■ TASK:
This exercise requires an exact copy of each line from the one containing "kingdom: Animalia" down to the last line below.

Stored items from a collection
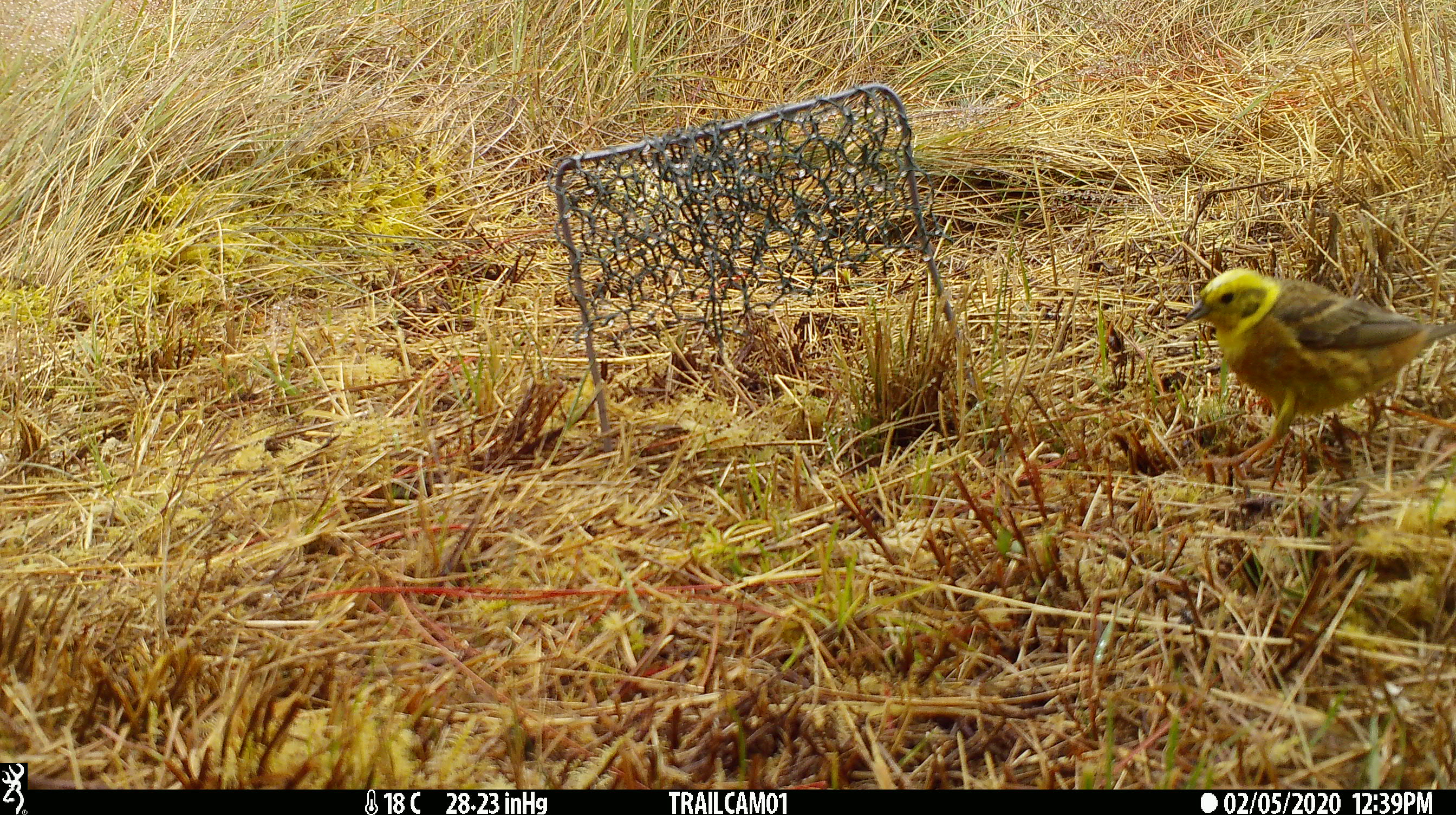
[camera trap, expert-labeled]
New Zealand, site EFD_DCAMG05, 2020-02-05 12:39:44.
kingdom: Animalia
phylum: Chordata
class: Aves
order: Passeriformes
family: Emberizidae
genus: Emberiza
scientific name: Emberiza citrinella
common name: yellowhammer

■ EXPECTED ANSWER:
kingdom: Animalia
phylum: Chordata
class: Aves
order: Passeriformes
family: Emberizidae
genus: Emberiza
scientific name: Emberiza citrinella
common name: yellowhammer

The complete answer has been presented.